The palmetto palm is also native to nearby Southeastern states, including Florida, North Carolina and Georgia. It has an erect stem and leaves that are shaped like a fan. Palmetto palm leaves can be eaten while young by animals such as deer and hogs. This indigenous Palmetto State tree also has wood which can be used for pilings.
Coastal forts were constructed from sabal palm wood during the Revolutionary War because the soft material absorbed all impact from cannonballs. The Palmetto State is well suited for this tree due to the abundance of salt and brackish marshes. Mature palmetto fruits are scattered by birds and animals who disperse it throughout local habitats.
During the Revolutionary war, Colonel William Moultrie designed a flag for his South Carolina troops to use.

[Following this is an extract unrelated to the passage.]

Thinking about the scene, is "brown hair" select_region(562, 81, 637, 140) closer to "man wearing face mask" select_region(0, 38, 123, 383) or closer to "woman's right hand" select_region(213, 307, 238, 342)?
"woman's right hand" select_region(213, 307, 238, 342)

The blue color of the flag was the same as the uniforms of the troops for whom it was designed. A silver emblem from their caps was used in his design. Colonel Moultrie had survived an attack from the British on Sullivan's Island in a palmetto-log fort.
Today, a sabal palmetto is displayed on the South Carolina state seal, which contains images of both a standing and a fallen palmetto tree. The fallen tree symbolizes the British fleet, and the standing palmetto represents the triumphant defenders who fought on June 28, 1776 at Sullivan's Island. A woman is shown on a shoreline with weapons, representing hope for South Carolina. On January 28, 1861, the General Assembly added the palmetto tree to the original design. The addition of the tree to the flag helped to launch the Palmetto State as the official nickname for South Carolina.
The Pledge to the Flag of South Carolina also mentions the palmetto tree. Mrs. John R. Carson wrote the pledge in 1950, and members of the Wade Hamptom Chapter of the United Daughters of the Conderacy requested that the pledge become official. It was later adopted by Act Number 910 of 1966. Those who recite the pledge confirm their loyalty and faith to the Palmetto State.